DATA LISTING:
# # # # # # #

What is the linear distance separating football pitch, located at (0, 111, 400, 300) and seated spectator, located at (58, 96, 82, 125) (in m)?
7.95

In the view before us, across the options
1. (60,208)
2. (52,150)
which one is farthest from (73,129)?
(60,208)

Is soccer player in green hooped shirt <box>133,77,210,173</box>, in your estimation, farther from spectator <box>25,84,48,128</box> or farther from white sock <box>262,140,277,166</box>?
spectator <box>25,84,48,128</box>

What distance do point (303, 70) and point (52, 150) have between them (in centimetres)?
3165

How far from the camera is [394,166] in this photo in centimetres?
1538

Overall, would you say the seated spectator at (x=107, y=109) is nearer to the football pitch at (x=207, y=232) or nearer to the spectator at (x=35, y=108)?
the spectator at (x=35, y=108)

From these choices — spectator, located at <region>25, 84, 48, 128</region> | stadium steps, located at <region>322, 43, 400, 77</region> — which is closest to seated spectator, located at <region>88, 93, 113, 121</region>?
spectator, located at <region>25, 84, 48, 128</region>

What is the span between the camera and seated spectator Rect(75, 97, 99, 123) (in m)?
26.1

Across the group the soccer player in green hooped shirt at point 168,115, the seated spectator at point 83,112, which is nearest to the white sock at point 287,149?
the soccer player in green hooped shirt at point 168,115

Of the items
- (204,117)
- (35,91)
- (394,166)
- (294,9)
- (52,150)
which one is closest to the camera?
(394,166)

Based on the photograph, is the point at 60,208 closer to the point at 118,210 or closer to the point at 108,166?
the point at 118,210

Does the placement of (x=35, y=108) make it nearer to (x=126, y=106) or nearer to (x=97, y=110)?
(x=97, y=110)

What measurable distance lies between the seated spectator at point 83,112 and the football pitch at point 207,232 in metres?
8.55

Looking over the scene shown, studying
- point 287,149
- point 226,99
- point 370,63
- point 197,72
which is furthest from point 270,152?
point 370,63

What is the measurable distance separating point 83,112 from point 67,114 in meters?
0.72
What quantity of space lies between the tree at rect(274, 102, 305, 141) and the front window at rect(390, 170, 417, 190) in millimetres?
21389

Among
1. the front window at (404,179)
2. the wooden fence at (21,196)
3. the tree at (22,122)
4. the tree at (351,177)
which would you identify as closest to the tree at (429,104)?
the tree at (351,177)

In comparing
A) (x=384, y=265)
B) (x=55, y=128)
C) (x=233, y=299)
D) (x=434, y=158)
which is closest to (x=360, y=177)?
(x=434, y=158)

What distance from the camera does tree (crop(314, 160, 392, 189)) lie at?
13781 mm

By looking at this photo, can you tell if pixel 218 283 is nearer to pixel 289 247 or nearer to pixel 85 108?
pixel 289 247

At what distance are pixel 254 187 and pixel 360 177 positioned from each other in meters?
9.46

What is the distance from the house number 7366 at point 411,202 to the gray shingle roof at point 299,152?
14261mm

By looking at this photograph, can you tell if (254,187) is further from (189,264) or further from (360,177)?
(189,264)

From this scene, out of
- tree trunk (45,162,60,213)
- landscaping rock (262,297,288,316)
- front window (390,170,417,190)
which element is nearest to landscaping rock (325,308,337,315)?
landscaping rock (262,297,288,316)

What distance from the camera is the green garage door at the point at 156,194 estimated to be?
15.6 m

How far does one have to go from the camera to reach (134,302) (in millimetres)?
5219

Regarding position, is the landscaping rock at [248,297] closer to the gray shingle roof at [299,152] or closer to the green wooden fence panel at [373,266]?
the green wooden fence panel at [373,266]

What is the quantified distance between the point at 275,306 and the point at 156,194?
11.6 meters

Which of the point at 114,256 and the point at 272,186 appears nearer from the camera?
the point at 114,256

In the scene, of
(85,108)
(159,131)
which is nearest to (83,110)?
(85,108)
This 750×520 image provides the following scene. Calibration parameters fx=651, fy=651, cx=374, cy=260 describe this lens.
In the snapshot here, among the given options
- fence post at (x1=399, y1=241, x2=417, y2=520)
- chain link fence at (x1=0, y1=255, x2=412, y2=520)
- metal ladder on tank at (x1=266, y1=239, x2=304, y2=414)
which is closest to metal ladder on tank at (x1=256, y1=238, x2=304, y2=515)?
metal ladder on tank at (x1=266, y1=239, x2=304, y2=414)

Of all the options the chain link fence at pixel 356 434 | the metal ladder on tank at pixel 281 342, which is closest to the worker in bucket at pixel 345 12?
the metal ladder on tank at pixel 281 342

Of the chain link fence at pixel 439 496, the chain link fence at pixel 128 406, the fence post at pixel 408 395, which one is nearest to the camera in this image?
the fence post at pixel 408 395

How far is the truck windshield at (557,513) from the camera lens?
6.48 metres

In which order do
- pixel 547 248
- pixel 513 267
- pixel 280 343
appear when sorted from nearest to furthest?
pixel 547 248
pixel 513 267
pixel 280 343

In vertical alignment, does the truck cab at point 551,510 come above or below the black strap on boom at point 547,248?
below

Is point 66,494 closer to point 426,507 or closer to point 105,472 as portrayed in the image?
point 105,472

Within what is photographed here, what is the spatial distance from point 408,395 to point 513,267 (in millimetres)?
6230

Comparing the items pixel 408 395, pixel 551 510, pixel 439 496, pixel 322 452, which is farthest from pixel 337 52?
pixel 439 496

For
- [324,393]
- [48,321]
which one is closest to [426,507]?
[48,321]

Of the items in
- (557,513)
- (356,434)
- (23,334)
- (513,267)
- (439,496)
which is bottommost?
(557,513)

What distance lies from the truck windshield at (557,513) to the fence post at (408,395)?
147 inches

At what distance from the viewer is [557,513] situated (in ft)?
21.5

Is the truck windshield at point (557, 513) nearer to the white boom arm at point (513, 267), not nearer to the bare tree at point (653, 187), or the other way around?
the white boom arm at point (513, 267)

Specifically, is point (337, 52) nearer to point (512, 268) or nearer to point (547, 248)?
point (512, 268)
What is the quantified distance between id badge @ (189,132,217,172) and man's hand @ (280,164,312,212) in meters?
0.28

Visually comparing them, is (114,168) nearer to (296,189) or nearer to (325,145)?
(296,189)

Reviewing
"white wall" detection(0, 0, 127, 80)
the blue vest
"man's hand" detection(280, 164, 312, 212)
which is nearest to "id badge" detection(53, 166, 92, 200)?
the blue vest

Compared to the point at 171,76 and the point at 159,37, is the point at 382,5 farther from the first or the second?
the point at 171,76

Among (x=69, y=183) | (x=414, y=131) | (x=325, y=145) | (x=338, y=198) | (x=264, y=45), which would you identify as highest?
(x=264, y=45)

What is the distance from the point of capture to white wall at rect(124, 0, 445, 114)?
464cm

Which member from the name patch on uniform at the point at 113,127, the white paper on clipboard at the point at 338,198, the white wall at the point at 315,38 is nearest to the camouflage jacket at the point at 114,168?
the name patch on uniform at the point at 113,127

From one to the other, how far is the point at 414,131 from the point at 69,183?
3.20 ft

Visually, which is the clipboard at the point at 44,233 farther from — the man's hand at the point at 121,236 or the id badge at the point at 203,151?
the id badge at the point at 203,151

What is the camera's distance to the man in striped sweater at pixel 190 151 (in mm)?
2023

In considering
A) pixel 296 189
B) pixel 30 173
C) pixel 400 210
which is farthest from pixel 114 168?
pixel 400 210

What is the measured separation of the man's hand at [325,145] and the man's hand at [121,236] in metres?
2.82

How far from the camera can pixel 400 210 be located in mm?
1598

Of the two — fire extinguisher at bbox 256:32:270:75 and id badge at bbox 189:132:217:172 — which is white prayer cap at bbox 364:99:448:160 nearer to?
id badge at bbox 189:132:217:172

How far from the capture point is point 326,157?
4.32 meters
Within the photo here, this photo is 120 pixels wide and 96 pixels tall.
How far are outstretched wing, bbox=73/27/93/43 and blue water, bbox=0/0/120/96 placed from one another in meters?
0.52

# # # # # # #

EXERCISE DIRECTIONS: Please write out the material again from the line containing "How far from the camera can" through the end of the material, replacing "fire extinguisher" with "red extinguisher" and keeping everything else unchanged.

FINISHED EXERCISE:
How far from the camera can pixel 400 210 be located in mm?
1598

Of the two — red extinguisher at bbox 256:32:270:75 and id badge at bbox 189:132:217:172 — which is white prayer cap at bbox 364:99:448:160 nearer to?
id badge at bbox 189:132:217:172

How far from the capture point is point 326,157?
4.32 meters
Within the photo here, this photo is 120 pixels wide and 96 pixels tall.
How far are outstretched wing, bbox=73/27/93/43 and blue water, bbox=0/0/120/96 placed from one another in meters?
0.52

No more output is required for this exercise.